Monday, January 28, 2002
4:15 - 5:15pm
Gates B12

Dr Vince Fernando
Computational Engines Ltd, Oxford, England
vince_fernando@lycos.co.uk

Simulation of the Ornstein-Uhlenbeck and Wiener Processes

The Ornstein-Uhlenbeck process (OUP) is one of the fundamental equations in physics and is used to describe diffusion with a drift. Apart from applications in many branches of physics (e.g. astrophysics, geophysics, lasers, Johnson noise), OUP is fundamental in modeling financial systems and neurons. Statistically, OUP is a continuous-time Markov process and is described by a linear stochastic differential equation, which is driven by a Wiener process.

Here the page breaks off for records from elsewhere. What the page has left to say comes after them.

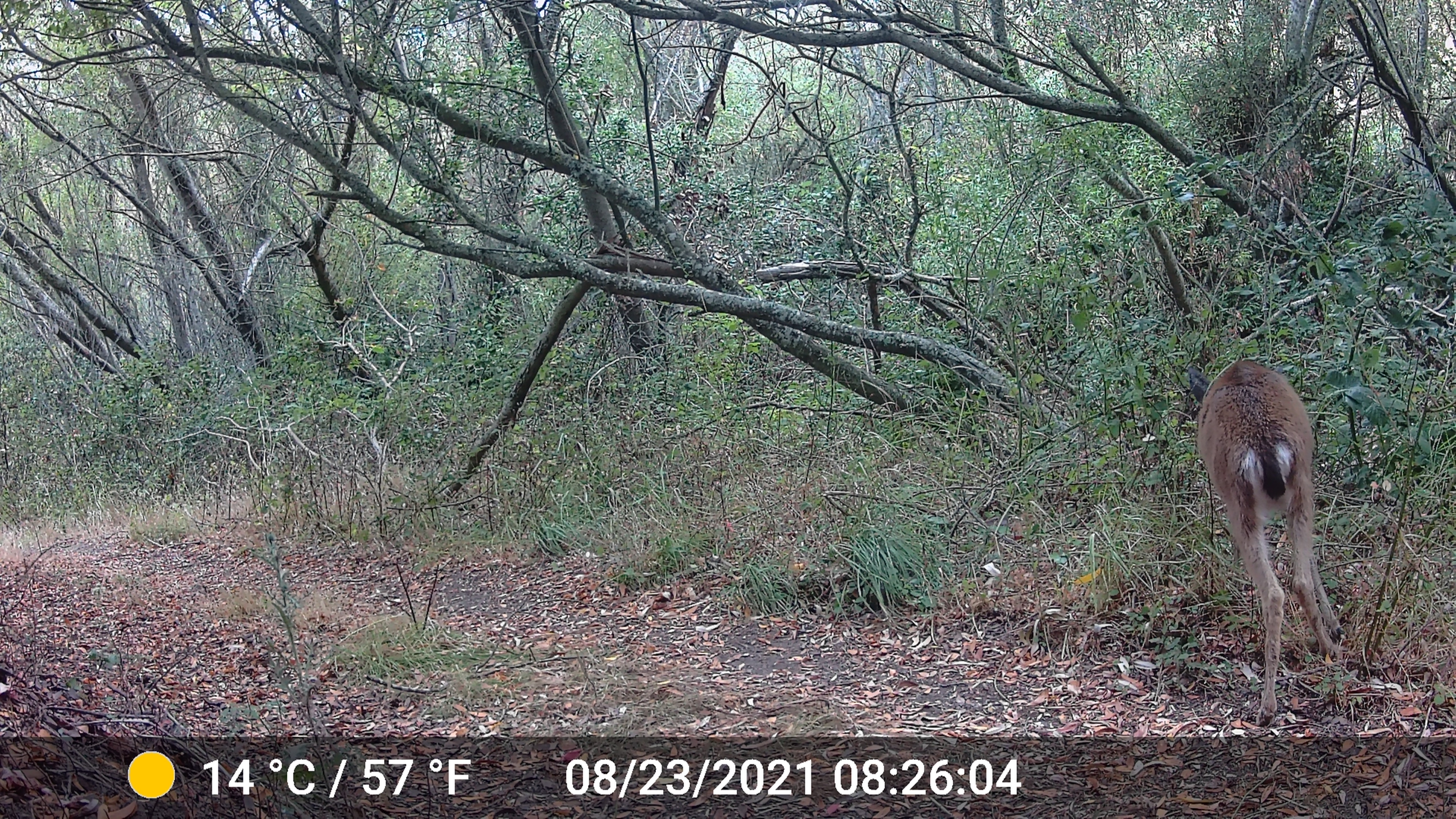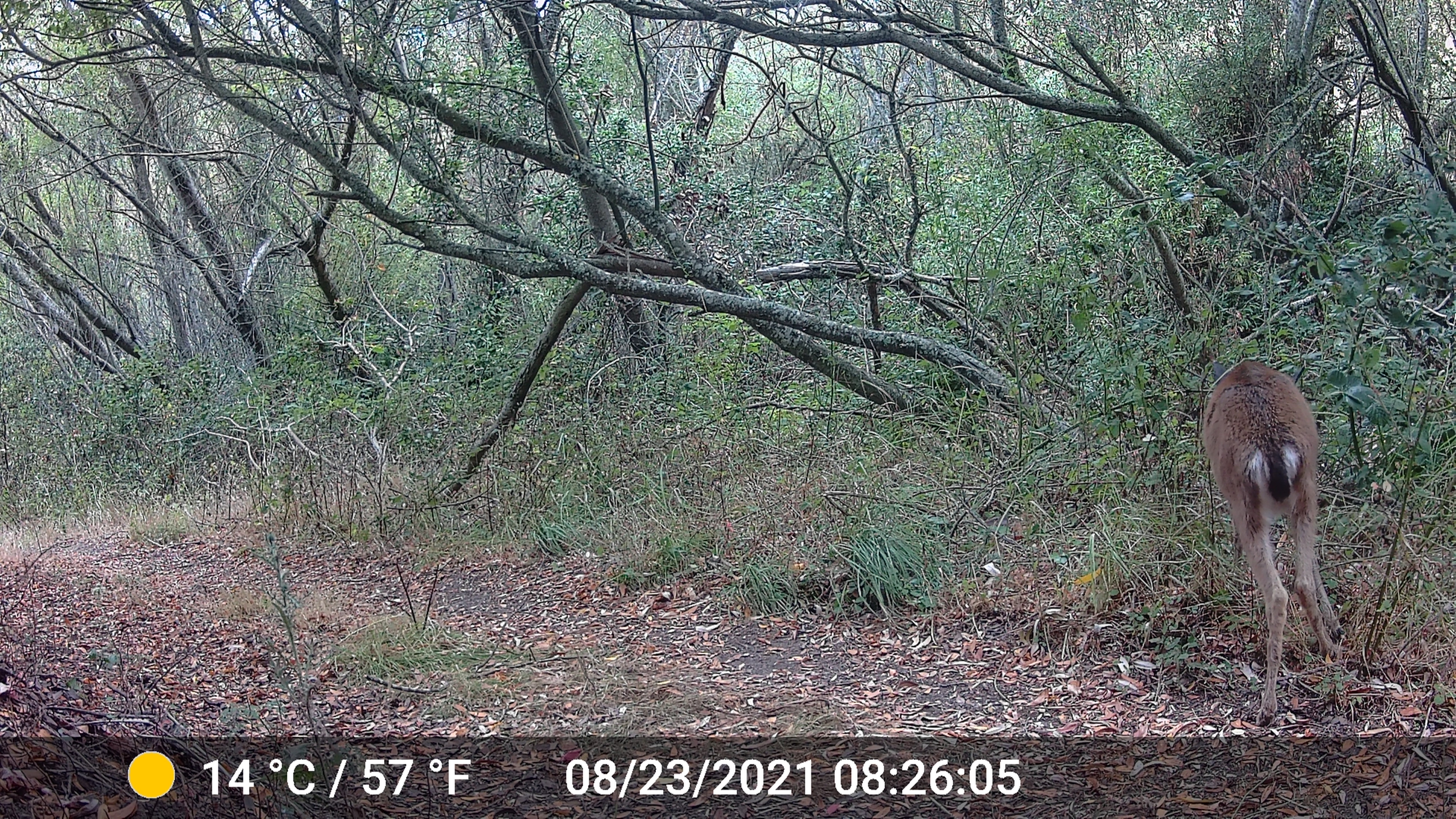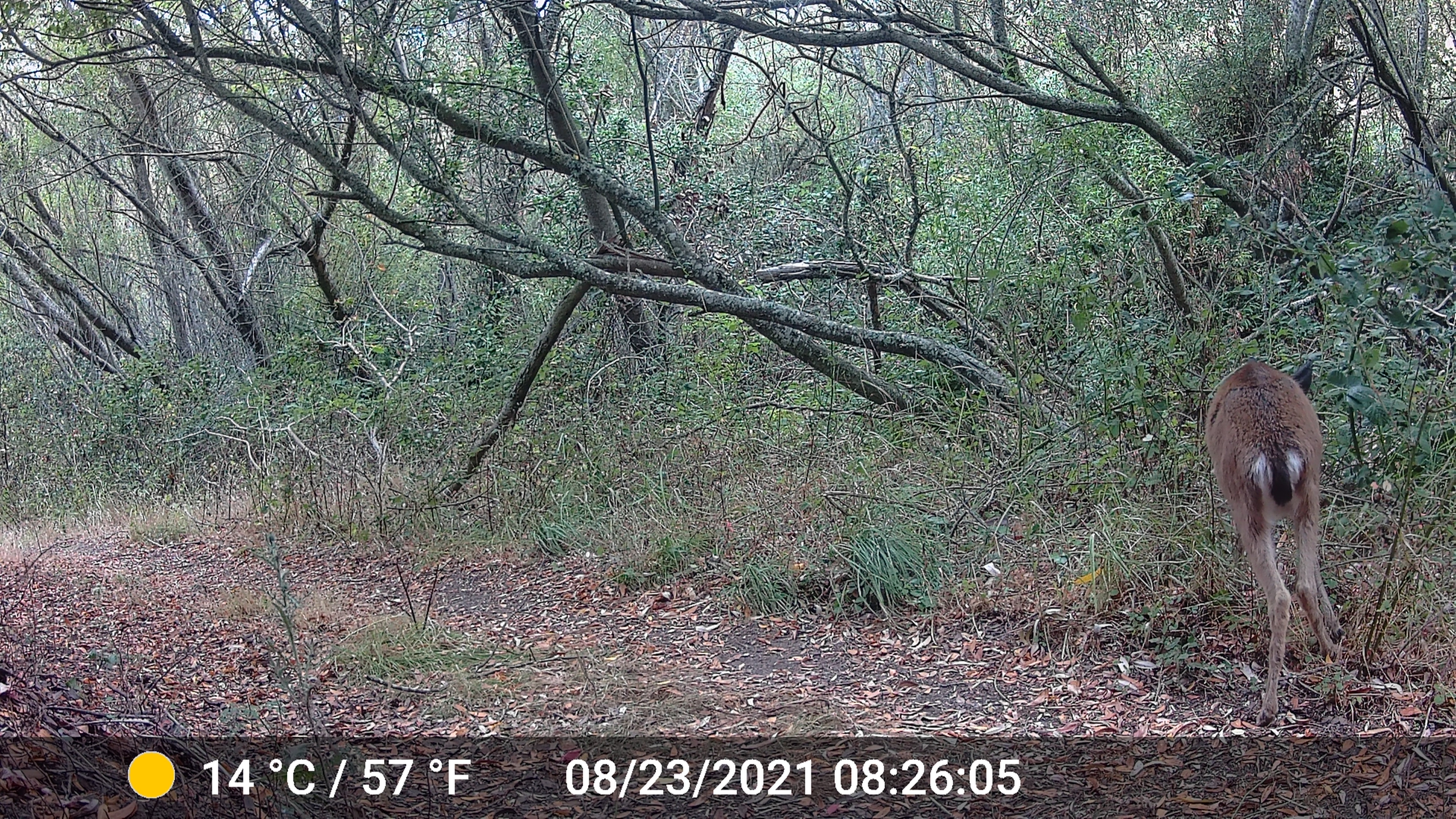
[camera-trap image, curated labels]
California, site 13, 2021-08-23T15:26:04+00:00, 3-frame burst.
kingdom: Animalia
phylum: Chordata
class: Mammalia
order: Artiodactyla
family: Cervidae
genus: Odocoileus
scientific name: Odocoileus hemionus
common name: mule deer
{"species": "mule deer (Odocoileus hemionus)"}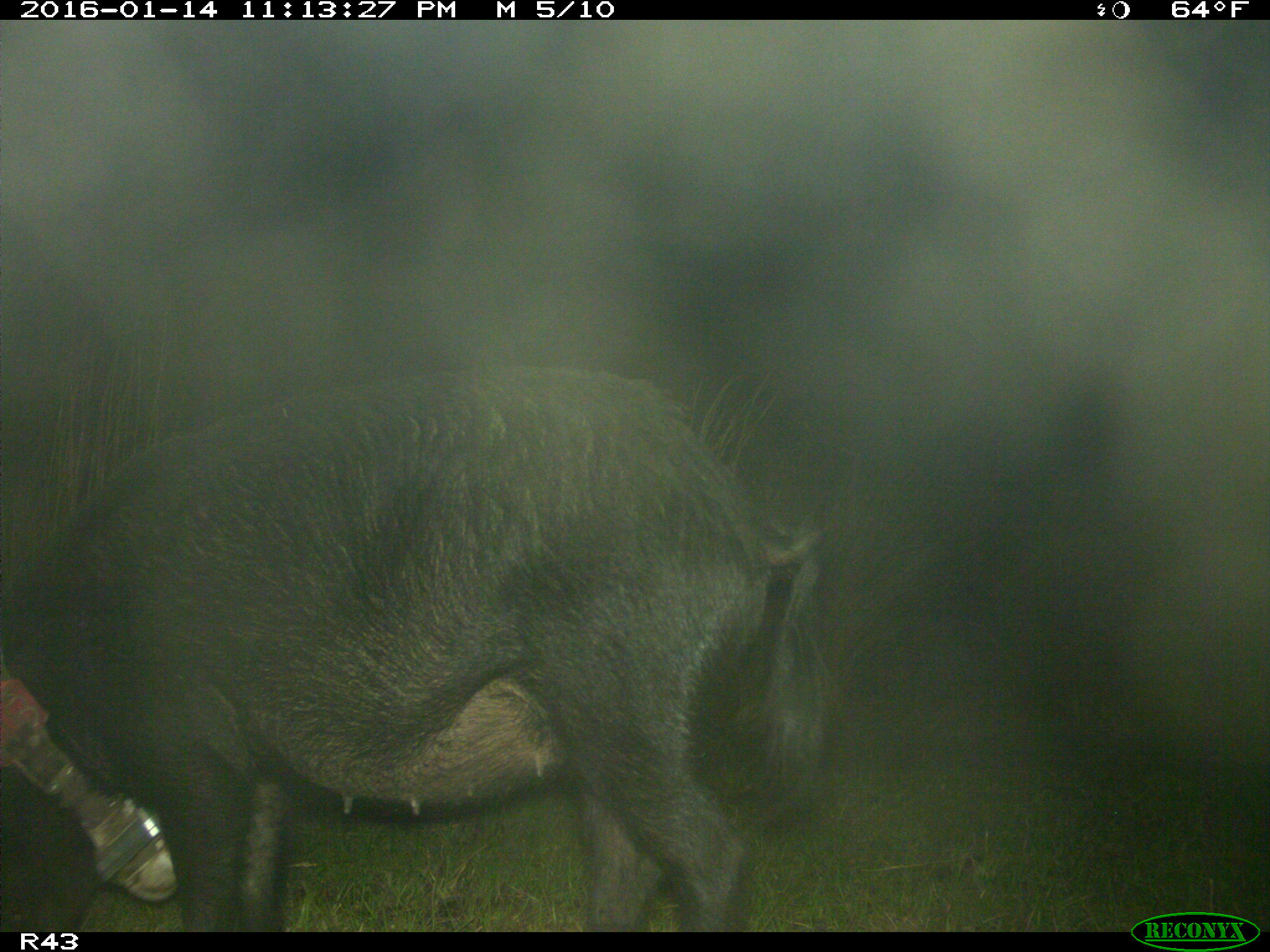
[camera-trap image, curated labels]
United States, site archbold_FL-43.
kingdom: Animalia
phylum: Chordata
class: Mammalia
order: Artiodactyla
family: Suidae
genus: Sus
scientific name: Sus scrofa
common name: wild boar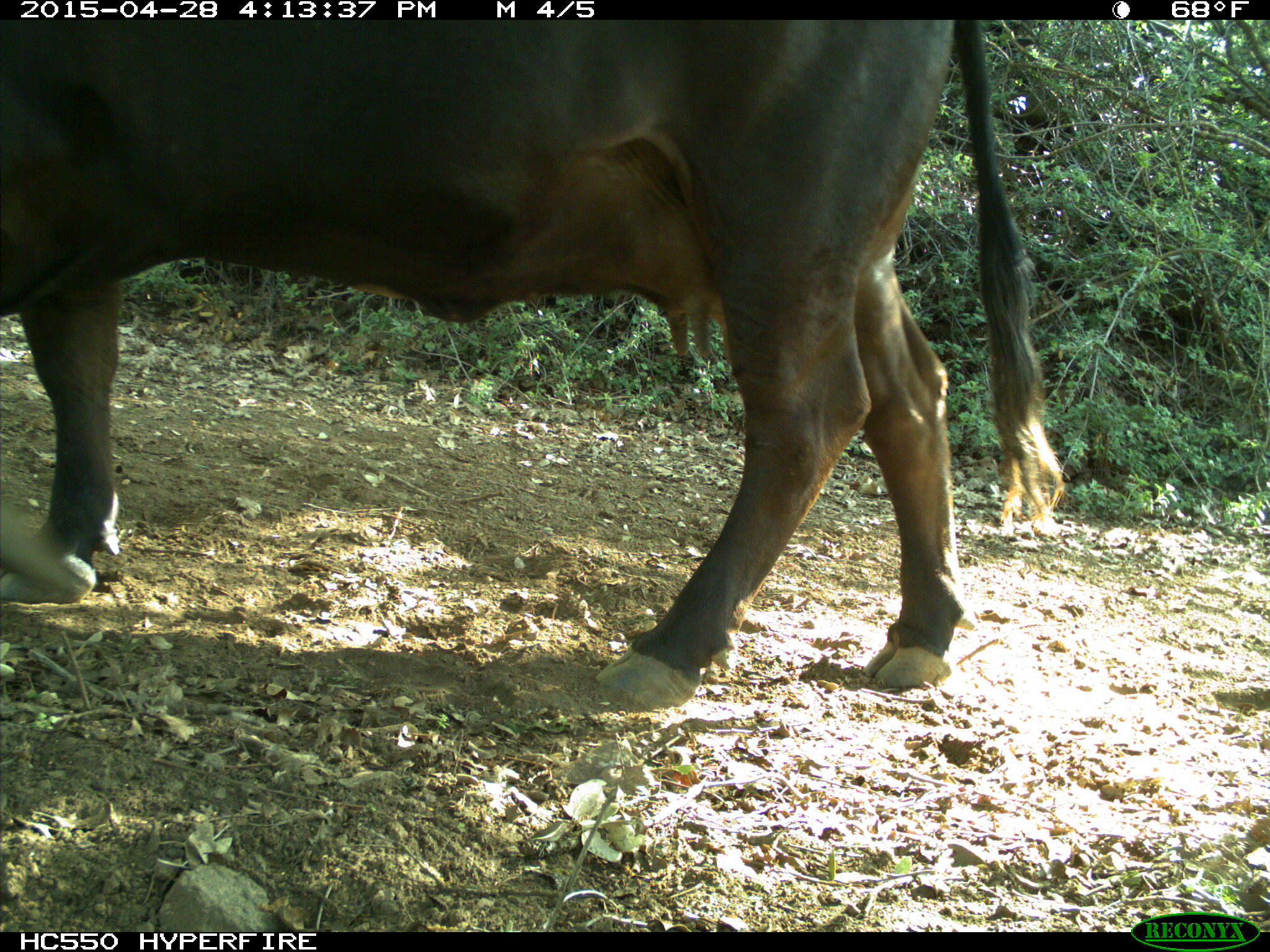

It is possible to simulate the OUP by numerical integration. However, accurate simulations of the sampled process, without truncation errors, can be done by studying the covariance matrix and deriving a discrete Markov process for the sampled values. The primary aim of this research is to study the covariance matrix and use the structural properties of the covariance for efficient simulation.

The covariance matrix associated with the Wiener process is also somewhat embedded in the OUP covariance. The analysis is based on the Cholesky factorization of the covariance matrix and the inverse of this Cholesky factor is lower bidiagonal even when the sampling intervals are not uniform. It is possible to derive simple explicit formulae to compute the elements of this bidiagonal. This leads to forward simulation of the OUP, which can be considered as an initial value problem with deterministically or statistically known initial values. The dominant modes of the system are given by the inverse of the bidiagonal and hence reduced-order simulations may be possible by neglecting modes corresponding to large singular values.

Similarly, reverse Cholesky factorization gives backward simulation, which is equivalent to a final value problem; the inverse of the reverse Cholesky factor is then upper bidiagonal. It is possible to use coarse time steps initially and then refine the sample paths between these coarse time steps. This approach is similar to solving a two-point boundary value problem between two adjacent coarse time steps, and in stochastic theory literature they are known as bridges. Bridges for the OUP can be obtained by burn-at-both-ends (BABE) factorization of the inverse of the covariance. The canonical bidiagonal structure is common to the AR(1) process (which can be considered as a uniformly sampled OUP) and the Wiener process. Similar results can also be derived for more complex processes defined by random Gaussian fields and Brownian sheets.